GOAL 1: In the piece below on the pope's resignation, condense the paragraph beginning "Nonetheless, such scenarios" into a shorter version that keeps its main facts.
GOAL 2: Extend the piece below about the pope's resignation and possible prosecution, picking up after its final sentence.

Pope Benedict XIV's decision to give up being the Pope for lent and hang up the Prada and ruby slippers bewitched and bewildered many, especially considering that being the pope is kinda the religious equivalent of being a Captain in the Sopranos. Once you're in, there's no getting out.

But while the bulk of the discussion has centered around the reasons for the pope's voluntary departure, a number of critics have been floating around the possibility of the Pope being put on trial.

That the Pope met with Italian President Giorgio Napolitano on Feb. 23 to plea  for immunity against prosecution for allegations of child sex crimes combined with recent reports that Vatican will protect the Pope from sex abuse prosecution, and what you have is an almighty trial of the millennium in the making. I mean, how do you even try a pope, and does he have to remove his enormous pope hat in the courtroom?

Nonetheless, such scenarios apparently proved so prickly for the Pope that they ultimately factored into his decision to remain in the Vatican. In fact, one Vatican official informed Reuters that the pope's decision to remain within the opulent jurisprudence of the Vatican was necessary to prevent him from legal woes.

“His continued presence in the Vatican is necessary, otherwise he might be defenseless,” the source said. “He would not have his immunity, his prerogatives, his security, if he is anywhere else.”

Okay, obviously the pope cannot exactly move into a 55 & over community or try to get into a nice co-op (new reality show, perhaps?).

DATASET EXCERPT:
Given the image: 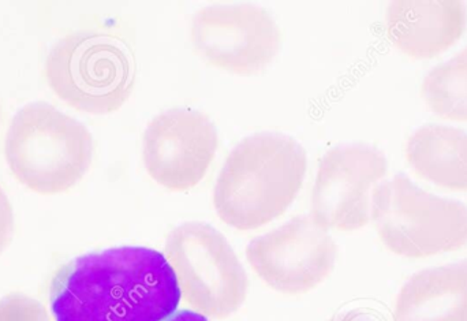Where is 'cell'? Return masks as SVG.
<instances>
[{"label": "cell", "instance_id": "obj_6", "mask_svg": "<svg viewBox=\"0 0 467 321\" xmlns=\"http://www.w3.org/2000/svg\"><path fill=\"white\" fill-rule=\"evenodd\" d=\"M169 260L181 295L197 314L227 319L249 292V278L229 240L205 222H185L167 237Z\"/></svg>", "mask_w": 467, "mask_h": 321}, {"label": "cell", "instance_id": "obj_17", "mask_svg": "<svg viewBox=\"0 0 467 321\" xmlns=\"http://www.w3.org/2000/svg\"><path fill=\"white\" fill-rule=\"evenodd\" d=\"M329 321H383V319L375 312L357 308L340 312Z\"/></svg>", "mask_w": 467, "mask_h": 321}, {"label": "cell", "instance_id": "obj_7", "mask_svg": "<svg viewBox=\"0 0 467 321\" xmlns=\"http://www.w3.org/2000/svg\"><path fill=\"white\" fill-rule=\"evenodd\" d=\"M191 37L202 59L236 74L263 70L282 46L276 19L253 3L202 7L192 18Z\"/></svg>", "mask_w": 467, "mask_h": 321}, {"label": "cell", "instance_id": "obj_9", "mask_svg": "<svg viewBox=\"0 0 467 321\" xmlns=\"http://www.w3.org/2000/svg\"><path fill=\"white\" fill-rule=\"evenodd\" d=\"M389 169L383 150L367 142L329 150L318 164L312 218L328 229H361L372 219V194Z\"/></svg>", "mask_w": 467, "mask_h": 321}, {"label": "cell", "instance_id": "obj_3", "mask_svg": "<svg viewBox=\"0 0 467 321\" xmlns=\"http://www.w3.org/2000/svg\"><path fill=\"white\" fill-rule=\"evenodd\" d=\"M5 153L19 182L37 193H60L76 185L89 169L93 137L76 118L36 101L14 115Z\"/></svg>", "mask_w": 467, "mask_h": 321}, {"label": "cell", "instance_id": "obj_8", "mask_svg": "<svg viewBox=\"0 0 467 321\" xmlns=\"http://www.w3.org/2000/svg\"><path fill=\"white\" fill-rule=\"evenodd\" d=\"M247 262L266 285L285 295H302L323 284L335 268L337 246L312 215L250 241Z\"/></svg>", "mask_w": 467, "mask_h": 321}, {"label": "cell", "instance_id": "obj_16", "mask_svg": "<svg viewBox=\"0 0 467 321\" xmlns=\"http://www.w3.org/2000/svg\"><path fill=\"white\" fill-rule=\"evenodd\" d=\"M14 212L13 205L8 200L7 194L0 186V254L7 248L13 238Z\"/></svg>", "mask_w": 467, "mask_h": 321}, {"label": "cell", "instance_id": "obj_1", "mask_svg": "<svg viewBox=\"0 0 467 321\" xmlns=\"http://www.w3.org/2000/svg\"><path fill=\"white\" fill-rule=\"evenodd\" d=\"M181 298L169 260L144 246L77 257L57 271L51 286L57 321H166Z\"/></svg>", "mask_w": 467, "mask_h": 321}, {"label": "cell", "instance_id": "obj_14", "mask_svg": "<svg viewBox=\"0 0 467 321\" xmlns=\"http://www.w3.org/2000/svg\"><path fill=\"white\" fill-rule=\"evenodd\" d=\"M421 92L436 114L467 120V46L425 74Z\"/></svg>", "mask_w": 467, "mask_h": 321}, {"label": "cell", "instance_id": "obj_18", "mask_svg": "<svg viewBox=\"0 0 467 321\" xmlns=\"http://www.w3.org/2000/svg\"><path fill=\"white\" fill-rule=\"evenodd\" d=\"M166 321H208L207 317L193 311H182L175 314Z\"/></svg>", "mask_w": 467, "mask_h": 321}, {"label": "cell", "instance_id": "obj_15", "mask_svg": "<svg viewBox=\"0 0 467 321\" xmlns=\"http://www.w3.org/2000/svg\"><path fill=\"white\" fill-rule=\"evenodd\" d=\"M46 308L24 295H11L0 300V321H48Z\"/></svg>", "mask_w": 467, "mask_h": 321}, {"label": "cell", "instance_id": "obj_12", "mask_svg": "<svg viewBox=\"0 0 467 321\" xmlns=\"http://www.w3.org/2000/svg\"><path fill=\"white\" fill-rule=\"evenodd\" d=\"M395 321H467V259L411 275L395 303Z\"/></svg>", "mask_w": 467, "mask_h": 321}, {"label": "cell", "instance_id": "obj_11", "mask_svg": "<svg viewBox=\"0 0 467 321\" xmlns=\"http://www.w3.org/2000/svg\"><path fill=\"white\" fill-rule=\"evenodd\" d=\"M466 24L462 0H392L387 5V35L411 57L444 51L462 36Z\"/></svg>", "mask_w": 467, "mask_h": 321}, {"label": "cell", "instance_id": "obj_13", "mask_svg": "<svg viewBox=\"0 0 467 321\" xmlns=\"http://www.w3.org/2000/svg\"><path fill=\"white\" fill-rule=\"evenodd\" d=\"M406 158L422 177L451 189H467V131L425 123L406 141Z\"/></svg>", "mask_w": 467, "mask_h": 321}, {"label": "cell", "instance_id": "obj_5", "mask_svg": "<svg viewBox=\"0 0 467 321\" xmlns=\"http://www.w3.org/2000/svg\"><path fill=\"white\" fill-rule=\"evenodd\" d=\"M372 221L395 254L424 257L467 243V205L425 191L403 172L376 186Z\"/></svg>", "mask_w": 467, "mask_h": 321}, {"label": "cell", "instance_id": "obj_10", "mask_svg": "<svg viewBox=\"0 0 467 321\" xmlns=\"http://www.w3.org/2000/svg\"><path fill=\"white\" fill-rule=\"evenodd\" d=\"M218 144V129L207 114L174 107L148 123L142 159L156 182L170 191H186L207 174Z\"/></svg>", "mask_w": 467, "mask_h": 321}, {"label": "cell", "instance_id": "obj_4", "mask_svg": "<svg viewBox=\"0 0 467 321\" xmlns=\"http://www.w3.org/2000/svg\"><path fill=\"white\" fill-rule=\"evenodd\" d=\"M49 87L81 111L109 114L133 90L136 66L128 46L100 30H78L60 38L46 60Z\"/></svg>", "mask_w": 467, "mask_h": 321}, {"label": "cell", "instance_id": "obj_2", "mask_svg": "<svg viewBox=\"0 0 467 321\" xmlns=\"http://www.w3.org/2000/svg\"><path fill=\"white\" fill-rule=\"evenodd\" d=\"M306 167V150L288 134L258 131L244 137L227 156L216 181V212L238 230L269 223L296 199Z\"/></svg>", "mask_w": 467, "mask_h": 321}]
</instances>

TASK RESPONSE 1: Fears of possible prosecution weighed on the pope enough to influence his decision to stay in the Vatican. A Vatican official told Reuters that remaining there was necessary to shield him from legal trouble.

TASK RESPONSE 2:
For example, Reuters reported that three alleged factors took precedence, with the first two being seemingly sensible and without controversy. Personal security and the risk of an outside residence inadvertently becoming a place of pilgrimage to commemorate Benedict were among the first two, but the third one is the more intriguing one that has most critics up in arms. The third and final consideration was to ensure the Pope would be free from prosecution.

For some, this is obviously roughly the equivalent of a just letting President Bush, a man who's guilty of war crimes, simply spend his days staring at brush on his Texas Ranch. In fact, it seems Pope Benedict was already named in a 2010 case for allegedly failing to take action after purportedly learning about an abusive priest when he was a cardinal in 1995. Naturally, the case was ultimately withdrawn, but many others have sought similar ramifications.

Regardless, this story doesn't seem like it will be going away anytime soon.